**Record list:**
——————

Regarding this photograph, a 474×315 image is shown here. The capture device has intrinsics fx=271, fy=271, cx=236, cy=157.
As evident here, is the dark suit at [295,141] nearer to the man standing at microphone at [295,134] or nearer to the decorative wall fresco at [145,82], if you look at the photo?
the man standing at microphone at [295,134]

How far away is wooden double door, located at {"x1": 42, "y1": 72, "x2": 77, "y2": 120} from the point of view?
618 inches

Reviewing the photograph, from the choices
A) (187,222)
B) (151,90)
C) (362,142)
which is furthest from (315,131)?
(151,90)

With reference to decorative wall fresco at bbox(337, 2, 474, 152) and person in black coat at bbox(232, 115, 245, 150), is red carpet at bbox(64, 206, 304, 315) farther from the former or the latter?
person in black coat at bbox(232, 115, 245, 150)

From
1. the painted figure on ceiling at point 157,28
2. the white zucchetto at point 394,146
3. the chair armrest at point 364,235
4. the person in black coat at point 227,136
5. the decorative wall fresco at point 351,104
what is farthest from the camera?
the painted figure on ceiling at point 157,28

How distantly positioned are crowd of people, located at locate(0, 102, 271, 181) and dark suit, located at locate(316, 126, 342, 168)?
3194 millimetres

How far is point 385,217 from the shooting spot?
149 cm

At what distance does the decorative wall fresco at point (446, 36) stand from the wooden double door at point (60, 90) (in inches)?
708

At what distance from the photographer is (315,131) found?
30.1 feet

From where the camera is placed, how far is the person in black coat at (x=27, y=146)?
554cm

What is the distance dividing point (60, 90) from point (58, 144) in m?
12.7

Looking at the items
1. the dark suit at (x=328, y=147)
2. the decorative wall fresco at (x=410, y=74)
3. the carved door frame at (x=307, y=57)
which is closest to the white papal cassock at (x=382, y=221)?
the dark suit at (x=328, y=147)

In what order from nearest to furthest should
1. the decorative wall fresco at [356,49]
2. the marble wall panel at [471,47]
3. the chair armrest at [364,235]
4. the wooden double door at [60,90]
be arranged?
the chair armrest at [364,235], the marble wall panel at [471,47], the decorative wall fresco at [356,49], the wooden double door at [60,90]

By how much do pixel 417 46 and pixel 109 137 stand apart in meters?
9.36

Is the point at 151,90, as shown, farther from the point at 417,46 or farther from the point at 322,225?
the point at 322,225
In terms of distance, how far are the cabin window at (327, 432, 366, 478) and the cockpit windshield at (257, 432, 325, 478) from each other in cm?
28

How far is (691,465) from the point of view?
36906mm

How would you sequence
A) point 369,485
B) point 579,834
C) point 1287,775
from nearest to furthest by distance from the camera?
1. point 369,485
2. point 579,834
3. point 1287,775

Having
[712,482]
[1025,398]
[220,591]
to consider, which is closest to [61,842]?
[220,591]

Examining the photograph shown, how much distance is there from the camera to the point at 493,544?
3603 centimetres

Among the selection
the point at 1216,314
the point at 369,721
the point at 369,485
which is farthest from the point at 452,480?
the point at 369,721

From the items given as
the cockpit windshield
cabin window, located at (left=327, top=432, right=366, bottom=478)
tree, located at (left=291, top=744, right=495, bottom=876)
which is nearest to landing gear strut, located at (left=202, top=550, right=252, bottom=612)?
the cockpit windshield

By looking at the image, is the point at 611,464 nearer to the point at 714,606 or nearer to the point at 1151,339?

——————

**What you have to do:** Recopy all the lines exactly as they appear.

**In response:**
Regarding this photograph, a 474×315 image is shown here. The capture device has intrinsics fx=271, fy=271, cx=236, cy=157.
As evident here, is the dark suit at [295,141] nearer to the man standing at microphone at [295,134] or nearer to the decorative wall fresco at [145,82], if you look at the photo?
the man standing at microphone at [295,134]

How far away is wooden double door, located at {"x1": 42, "y1": 72, "x2": 77, "y2": 120} from the point of view?
618 inches

Reviewing the photograph, from the choices
A) (187,222)
B) (151,90)
C) (362,142)
which is furthest from (315,131)?
(151,90)

With reference to decorative wall fresco at bbox(337, 2, 474, 152) and person in black coat at bbox(232, 115, 245, 150), is red carpet at bbox(64, 206, 304, 315) farther from the former or the latter?
person in black coat at bbox(232, 115, 245, 150)

From
1. the painted figure on ceiling at point 157,28
2. the white zucchetto at point 394,146
3. the chair armrest at point 364,235
4. the person in black coat at point 227,136
5. the decorative wall fresco at point 351,104
what is farthest from the camera?
the painted figure on ceiling at point 157,28

How distantly positioned are crowd of people, located at locate(0, 102, 271, 181) and dark suit, located at locate(316, 126, 342, 168)?
3194 millimetres

How far is point 385,217 from the shooting spot?
149 cm

At what distance does the decorative wall fresco at point (446, 36) stand from the wooden double door at point (60, 90) (in inches)?
708

At what distance from the photographer is (315,131) found?
30.1 feet

From where the camera is placed, how far is the person in black coat at (x=27, y=146)?
554cm

What is the distance dividing point (60, 90) from point (58, 144) in m?
12.7

Looking at the items
1. the dark suit at (x=328, y=147)
2. the decorative wall fresco at (x=410, y=74)
3. the carved door frame at (x=307, y=57)
which is closest to the white papal cassock at (x=382, y=221)?
the dark suit at (x=328, y=147)

In what order from nearest to furthest should
1. the decorative wall fresco at [356,49]
2. the marble wall panel at [471,47]
3. the chair armrest at [364,235]
4. the wooden double door at [60,90]
be arranged?
the chair armrest at [364,235], the marble wall panel at [471,47], the decorative wall fresco at [356,49], the wooden double door at [60,90]

By how much do pixel 417 46 and pixel 109 137 stand apart in meters?
9.36

Is the point at 151,90, as shown, farther from the point at 417,46 or farther from the point at 322,225?
the point at 322,225
In terms of distance, how far are the cabin window at (327, 432, 366, 478) and the cockpit windshield at (257, 432, 325, 478) from each other in cm?
28

How far is (691,465) from the point of view?
36906mm

How would you sequence
A) point 369,485
B) point 579,834
C) point 1287,775
from nearest to furthest by distance from the camera?
1. point 369,485
2. point 579,834
3. point 1287,775

Having
[712,482]
[1025,398]
[220,591]
to consider, which is closest to [61,842]?
[220,591]

Examining the photograph shown, how much distance is there from the camera to the point at 493,544?
3603 centimetres

Among the selection
the point at 1216,314
the point at 369,721
the point at 369,485
which is farthest from the point at 452,480?
the point at 369,721

From the items given as
the cockpit windshield
cabin window, located at (left=327, top=432, right=366, bottom=478)
tree, located at (left=291, top=744, right=495, bottom=876)
which is nearest to landing gear strut, located at (left=202, top=550, right=252, bottom=612)?
the cockpit windshield

By looking at the image, is the point at 611,464 nearer to the point at 714,606 or nearer to the point at 1151,339?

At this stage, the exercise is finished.